*DOCUMENT EXCERPT*.
<<<<
[llvm] r184575 - Fix PR16360

Fri Jun 21 17:33:07 PDT 2013

Good point. I thought the original transformation is targeted to reduce
overhead of shift in some scenarios when data types must be extended,
e.g. 64-bit integer on 32-bit targets. It's painful to do that if all
significant bits are required.

For 64-bit targets, reducing a 64-bit shift to a 32-bit one might have
benefit as well. E.g., you may save one byte on x86-64 without encoding
the W bit.
>>>>
*SOURCE DATA*.
<<<<
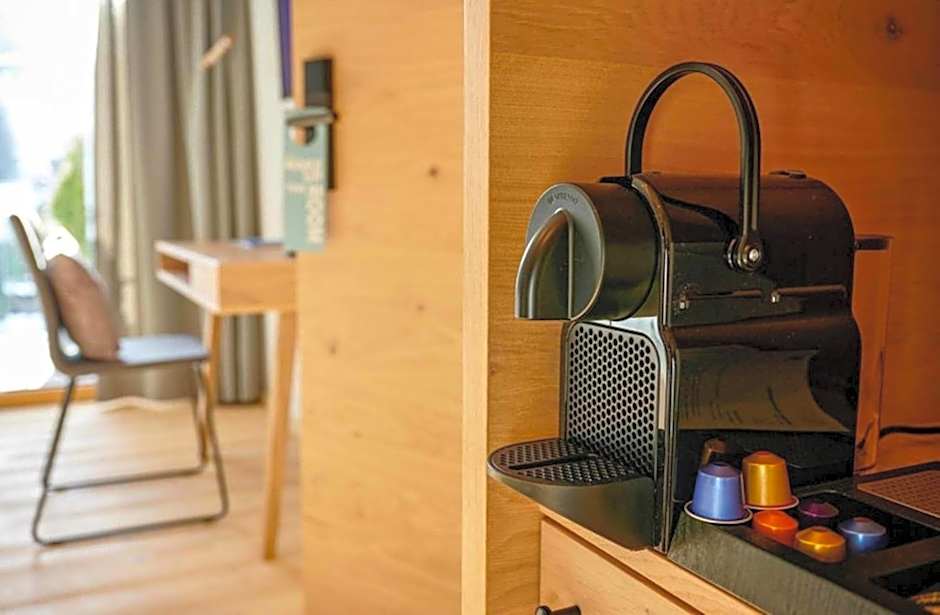 Wellness und Brunch Hotel MorgenZeit beheizter Naturpool mit Sandstrand Genuss Frühstück bis 13 Uhr Hochkönig Sommercard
>>>>
*WORK REQUIRED*.
Write the next portion of the LLVM mailing-list message about narrowing shift operations, starting immediately after its final sentence.

*THE ANSWER*.
We could go even aggressively by folding (srl (anyextend x), c) to (zext
(srl x, c)) to help generate efficient code on 64-bit targets as 'zext'
has better support. I verified it on x86-64 and ppc64 where the same
code is generated before the bug is fixed. I checked aarch64 and mips64
as well but it seems those targets doesn't take the advantage that high
bits are set to ZERO (I learned from public source that, with 32-bit
instruction, on aarch64, the upper 32 bits of the destination register
are set to ZERO and, on mips64, the upper 32 bits of the destination
register will be sign extended and will be cleared for this case.)
Please check the patch attached.

- michael

On Fri, 2013-06-21 at 13:39 -0700, Nadav Rotem wrote:
> I understand that you fixed this transformation but now it does not look profitable. Do you think that it is profitable for all platforms ? If not then you can either erase this code or move it to the backends that do support it.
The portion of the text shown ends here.